Jeune, fringant et charismatique, Fabio Fara a insisté sitôt entré dans ses fonctions sur l'importance de "pacifier" le pays en proposant un "armistice patriotique", une sorte d'union sacrée pour combattre le coronavirus, dont le Brésil est le deuxième foyer dans le monde, après les Etats-Unis.
Un ton conciliant pour ce ministre âgé de 42 ans, visiblement choisi pour redorer l'image d'un gouvernement secoué par une crise politique qui pourrait coûter son mandat à l'actuel chef d'Etat.
Tout l'inverse donc du ton belliqueux de Jair Bolsonaro, impulsif et corona-sceptique, en conflit perpétuel avec le Parlement, la Cour suprême et les gouverneurs ayant mis en place des mesures de confinement pour tenter d'endiguer la pandémie.
Un président qui entretient depuis le début de son mandat des relations très conflictuelles avec une partie de la presse, qu'il traite souvent avec mépris et qui le lui rend bien.
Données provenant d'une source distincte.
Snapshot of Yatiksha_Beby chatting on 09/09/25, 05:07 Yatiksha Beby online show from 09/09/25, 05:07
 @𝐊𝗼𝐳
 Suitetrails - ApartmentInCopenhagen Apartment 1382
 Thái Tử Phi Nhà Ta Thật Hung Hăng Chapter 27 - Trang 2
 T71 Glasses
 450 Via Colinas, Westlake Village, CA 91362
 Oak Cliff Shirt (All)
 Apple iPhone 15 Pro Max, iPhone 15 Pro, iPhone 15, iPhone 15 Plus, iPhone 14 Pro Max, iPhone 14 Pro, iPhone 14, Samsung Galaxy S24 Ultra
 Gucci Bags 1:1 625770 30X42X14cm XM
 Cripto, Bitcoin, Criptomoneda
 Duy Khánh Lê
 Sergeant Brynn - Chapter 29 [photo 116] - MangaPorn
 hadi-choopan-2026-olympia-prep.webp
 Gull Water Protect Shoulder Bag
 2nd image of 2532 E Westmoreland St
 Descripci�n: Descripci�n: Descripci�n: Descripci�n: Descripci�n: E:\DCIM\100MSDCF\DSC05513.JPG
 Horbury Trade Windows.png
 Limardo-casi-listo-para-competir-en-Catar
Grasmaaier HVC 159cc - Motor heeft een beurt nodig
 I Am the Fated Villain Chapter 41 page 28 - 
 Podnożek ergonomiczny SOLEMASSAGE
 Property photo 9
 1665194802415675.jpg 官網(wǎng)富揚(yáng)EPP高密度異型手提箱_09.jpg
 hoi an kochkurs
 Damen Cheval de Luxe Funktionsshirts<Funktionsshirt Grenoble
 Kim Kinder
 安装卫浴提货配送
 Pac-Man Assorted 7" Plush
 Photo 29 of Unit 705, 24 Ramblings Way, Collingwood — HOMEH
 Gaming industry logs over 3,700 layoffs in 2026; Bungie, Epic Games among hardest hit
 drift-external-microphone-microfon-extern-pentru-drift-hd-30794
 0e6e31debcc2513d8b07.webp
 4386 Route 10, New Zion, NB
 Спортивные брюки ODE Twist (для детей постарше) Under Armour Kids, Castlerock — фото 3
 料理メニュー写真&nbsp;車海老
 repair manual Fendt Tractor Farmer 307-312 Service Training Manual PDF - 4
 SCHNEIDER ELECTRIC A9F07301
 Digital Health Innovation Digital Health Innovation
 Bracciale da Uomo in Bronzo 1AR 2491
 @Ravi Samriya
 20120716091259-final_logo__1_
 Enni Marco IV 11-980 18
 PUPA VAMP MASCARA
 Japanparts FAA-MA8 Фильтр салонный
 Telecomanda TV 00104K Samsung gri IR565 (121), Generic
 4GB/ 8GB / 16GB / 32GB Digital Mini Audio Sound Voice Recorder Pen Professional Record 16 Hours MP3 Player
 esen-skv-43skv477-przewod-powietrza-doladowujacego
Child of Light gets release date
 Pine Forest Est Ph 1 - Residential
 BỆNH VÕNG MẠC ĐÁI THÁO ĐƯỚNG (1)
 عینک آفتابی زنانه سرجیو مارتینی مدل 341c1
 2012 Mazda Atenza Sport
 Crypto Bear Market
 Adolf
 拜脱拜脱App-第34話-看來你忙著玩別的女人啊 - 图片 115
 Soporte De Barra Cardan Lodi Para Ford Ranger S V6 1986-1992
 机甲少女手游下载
Il a affirmé que les journalistes étaient "une espèce en voie d'extinction".
Les atouts du nouveau ministre
Pour donner une image plus respectable du gouvernement, Fabio Faria va aussi devoir s'affirmer face à un "cabinet de la haine", qui serait mené par Carlos Bolsonaro, fils cadet du président d'extrême droite.
Ce groupe informel qui opère depuis le palais présidentiel du Planalto, à Brasilia, est à l'origine de campagnes incendiaires sur les réseaux sociaux contre les ennemis de Jair Bolsonaro. Il est aussi soupçonné de disséminer de fausses informations.
Autre atout du nouveau ministre: il est député du "Centrão", un groupe de 200 parlementaires d'une douzaine de partis centristes, représentant près du tiers des sièges de la Chambre.
Leur vote serait décisif en cas d'ouverture d'une procédure de destitution de Jair Bolsonaro, soupçonné entre autres d'ingérence dans des enquêtes policières visant ses proches.
Communication ou propagande?
"Le ministère de la Propagande a été recréé", a ironisé sur Twitter Sergio Moro, ancien ministre de la Justice, qui avait claqué la porte il y a deux mois.
Une référence aux régimes totalitaires, mais aussi au Département de Presse et Propagande créé en 1939 par le président Getulio Vargas au moment de l'Estado Novo, un régime d'inspiration fasciste, pour museler la presse et diffuser massivement l'idéologie du gouvernement.
Le ministère des Communications avait été créé en 1967, en pleine dictature militaire. Il est resté en place ensuite, avant d'être absorbé par le ministère des Sciences et Technologies en 2016.
Le ministère est aussi chargé de l'attribution des concessions pour les chaînes hertziennes et des dépenses du gouvernement en publicité institutionnelle dans les grands médias. Jair Bolsonaro a menacé à plusieurs reprises de priver de cette manne des journaux ou des chaînes de télévision trop critiques envers lui.
"Bolsonaro veut clairement se rapprocher de certains groupes de presse qui lui sont plus favorables", estime Fernando Nogueira, un spécialiste en administration publique à la Fondation Getulio Vargas.
La Fédération Nationale des Journalistes (Fenaj) du Brésil a dénoncé dans un communiqué un "conflit d'intérêts" de Fabio Faria, en raison de ses liens étroits avec un des plus grands magnats de la télévision du pays.
afp/ddup
Pour la première fois, un ministre noir
Pour succéder à Abraham Weintbraum, le ministre de l'Education qui a démissionné après avoir insulté la Chine et les juges de la Cour suprême, le président brésilien a choisi Alberto Decotelli, militaire et universitaire. Il a d'emblée promis de reprendre le dialogue avec les enseignants. Ce choix a surpris, d'abord parce que Jair Bolsonaro nomme là la première personne noire dans son gouvernement. Ensuite, parce qu’il montre une volonté d'apaisement en nommant une personne peu marquée à l’extrême droite.